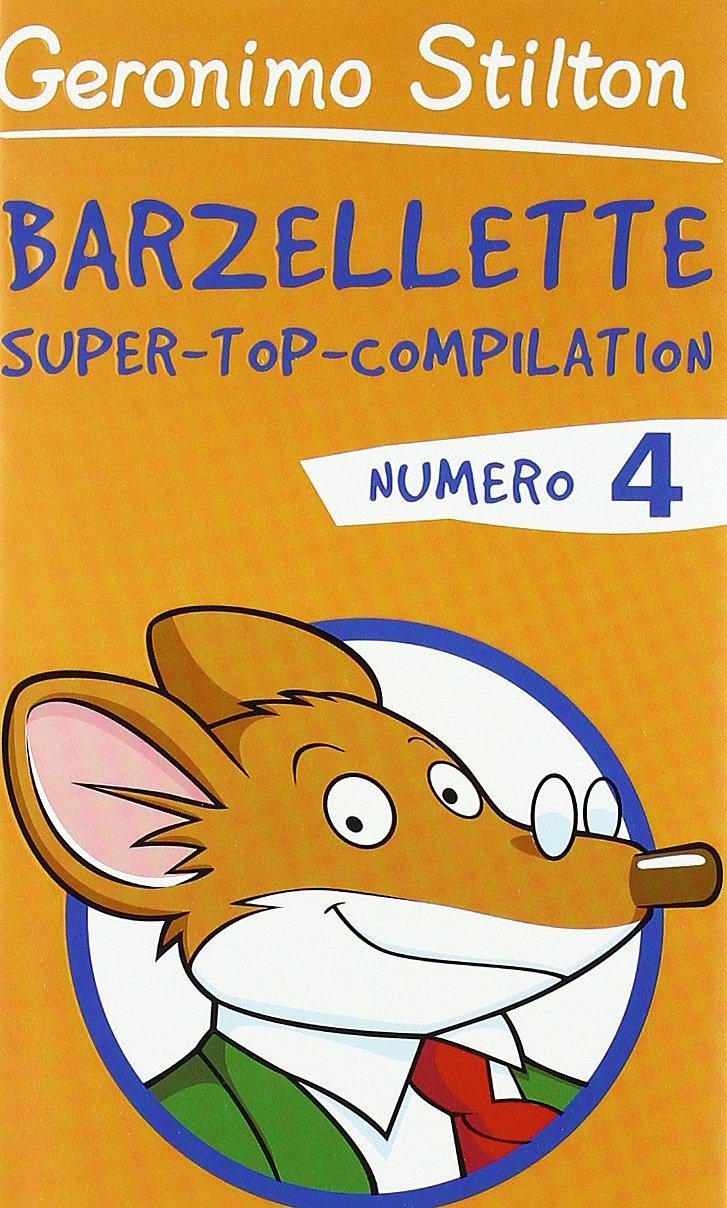 Barzellette. Super-top-compilation. Ediz. illustrata: 4 Copertina rigida – 15 nov 2005 Geronimo Stilton F. Barbieri Piemme 8838485534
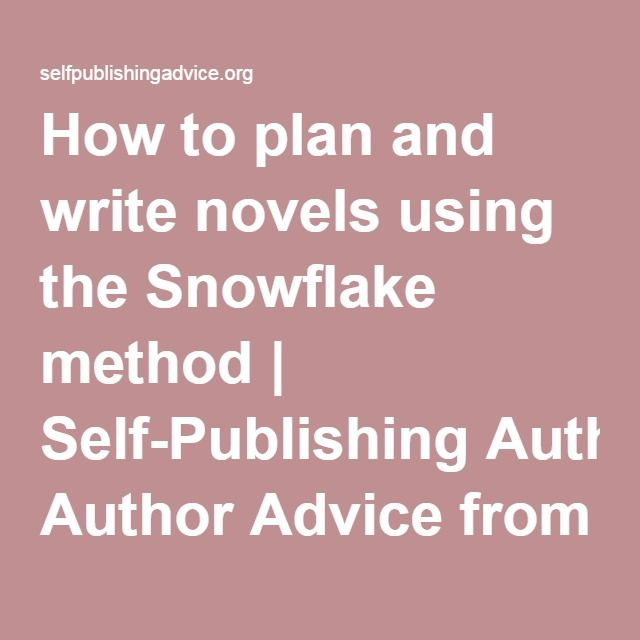how to plan and write novels using the snowflake method
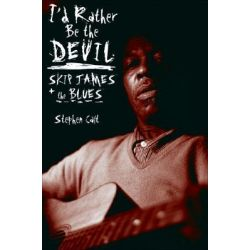 I'd Rather be the Devil, Skip James and the Blues by Stephen Calt, 9781556527463.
========================
### [AIM OF THE EXERCISE]
Each line from the one containing "how to plan" through the final line of the data must be reproduced exactly, both ends included, with no pictures in the copy.

### [RESPONSE AREA]
how to plan and write novels using the snowflake method
 I'd Rather be the Devil, Skip James and the Blues by Stephen Calt, 9781556527463.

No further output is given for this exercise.